▶ **WHAT IS REQUIRED**: The reply should hold only the lines below beginning at the one with "vente Château 20 pièces 600 m2 Laval" and ending at the one with "врач Верещагин Сергей Анатольевич", copied exactly, with every picture left out.

▶ **DATA LISTING**:
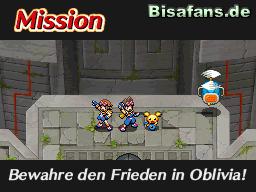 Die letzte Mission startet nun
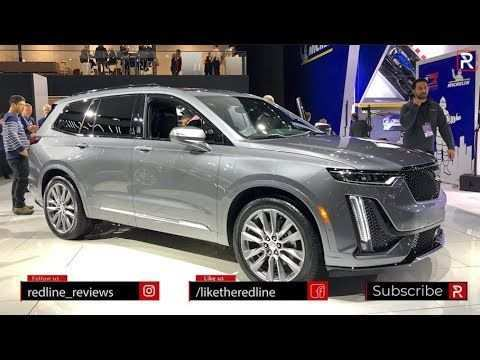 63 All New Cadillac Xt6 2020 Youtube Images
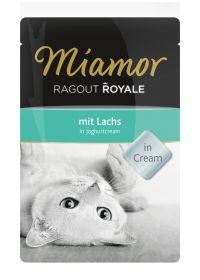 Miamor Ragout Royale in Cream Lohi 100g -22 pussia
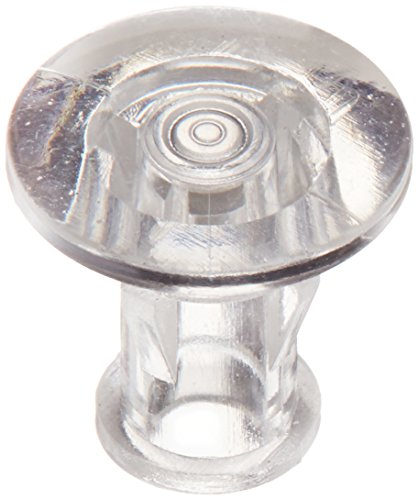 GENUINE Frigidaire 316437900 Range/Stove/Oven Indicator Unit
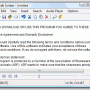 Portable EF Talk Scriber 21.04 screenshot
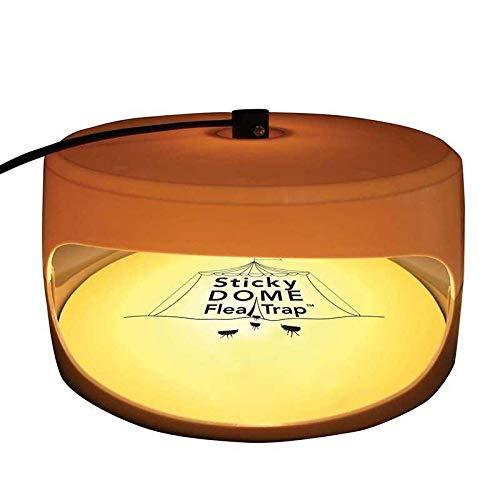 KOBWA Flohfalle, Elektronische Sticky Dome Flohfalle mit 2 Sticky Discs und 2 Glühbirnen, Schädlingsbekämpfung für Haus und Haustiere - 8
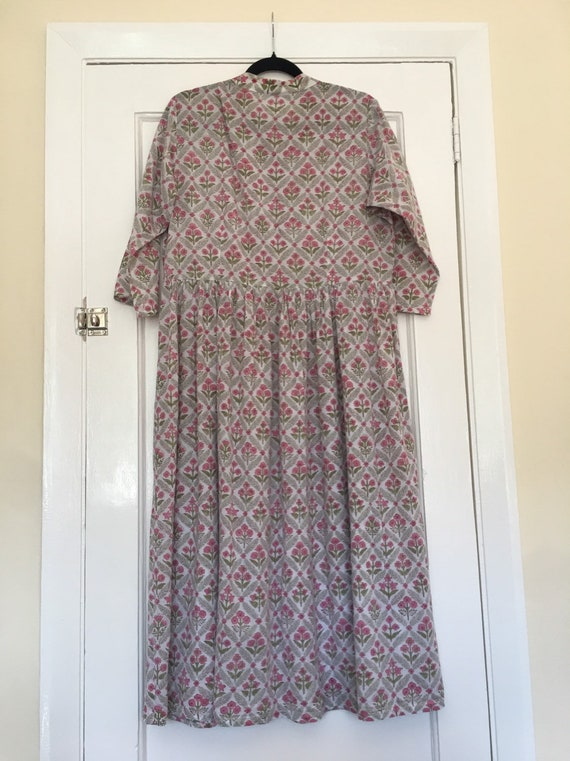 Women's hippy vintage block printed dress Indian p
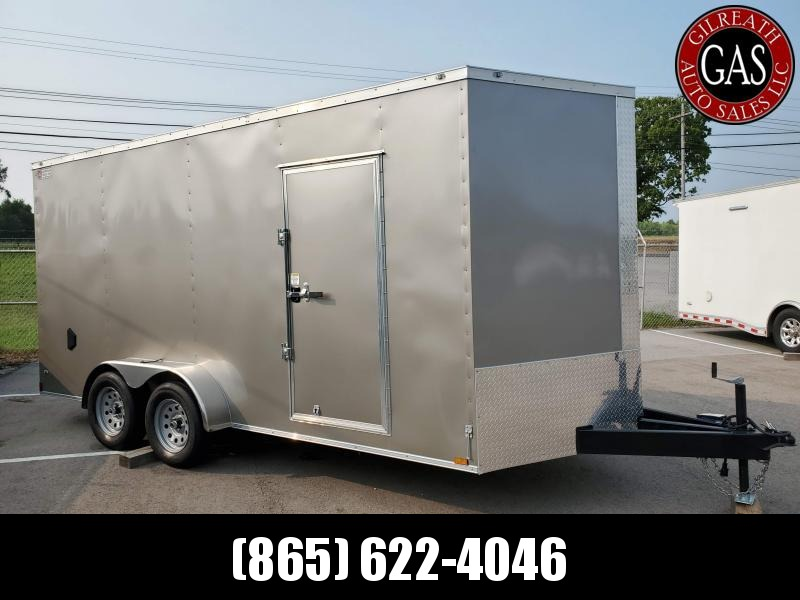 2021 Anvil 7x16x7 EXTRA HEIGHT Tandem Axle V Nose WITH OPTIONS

--

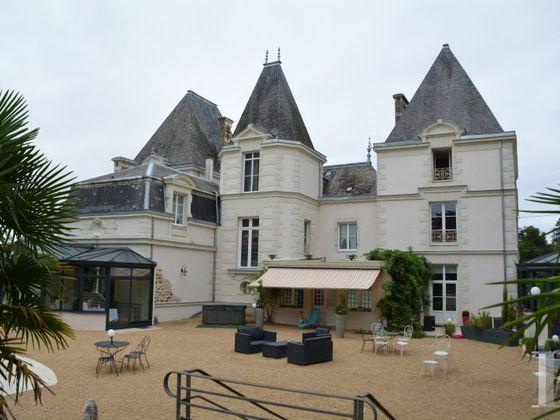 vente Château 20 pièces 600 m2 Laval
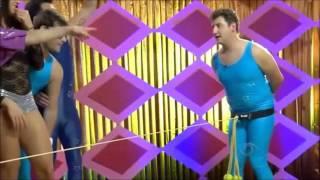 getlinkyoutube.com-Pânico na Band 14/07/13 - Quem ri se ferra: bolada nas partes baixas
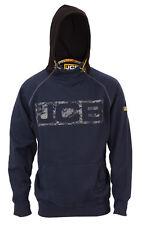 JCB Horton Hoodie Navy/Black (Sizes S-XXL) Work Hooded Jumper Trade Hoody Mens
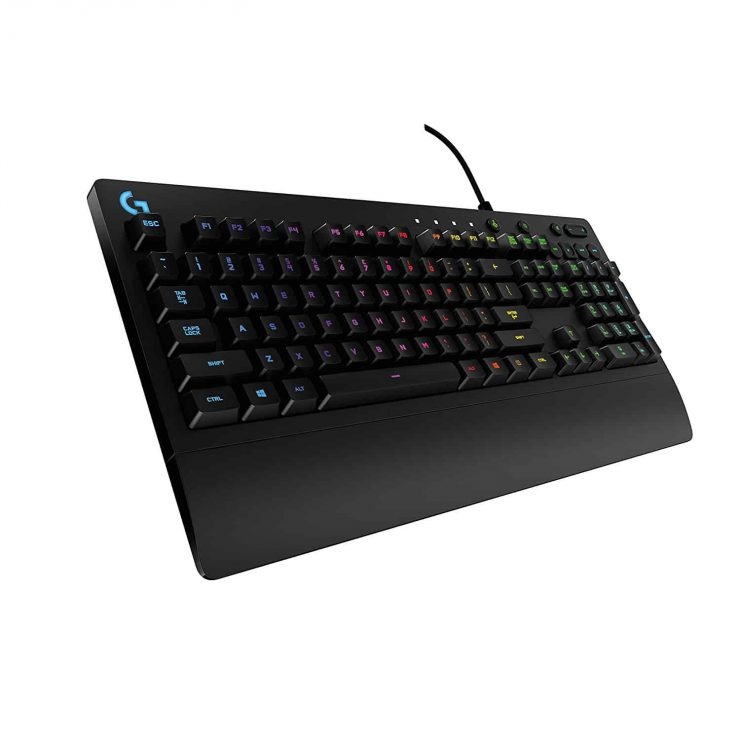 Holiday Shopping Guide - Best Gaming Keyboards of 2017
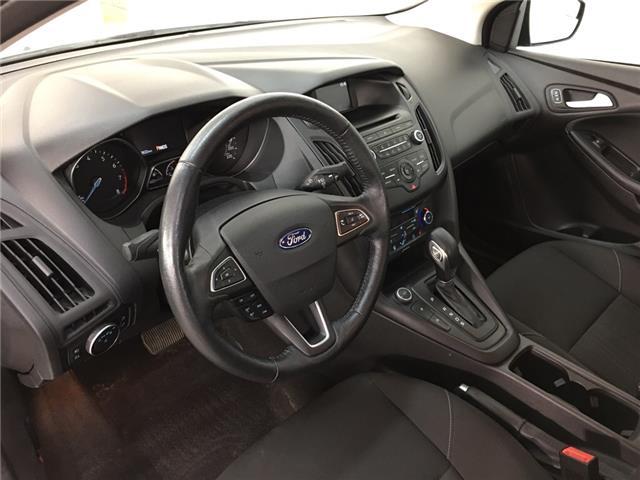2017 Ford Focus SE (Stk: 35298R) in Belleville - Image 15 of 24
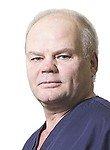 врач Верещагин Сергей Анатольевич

---

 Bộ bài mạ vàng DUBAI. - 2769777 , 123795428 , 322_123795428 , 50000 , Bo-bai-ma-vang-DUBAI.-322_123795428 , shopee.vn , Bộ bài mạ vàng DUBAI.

▶ **SOLUTION TO THE PROBLEM**:
 vente Château 20 pièces 600 m2 Laval
 getlinkyoutube.com-Pânico na Band 14/07/13 - Quem ri se ferra: bolada nas partes baixas
 JCB Horton Hoodie Navy/Black (Sizes S-XXL) Work Hooded Jumper Trade Hoody Mens
 Holiday Shopping Guide - Best Gaming Keyboards of 2017
2017 Ford Focus SE (Stk: 35298R) in Belleville - Image 15 of 24
 врач Верещагин Сергей Анатольевич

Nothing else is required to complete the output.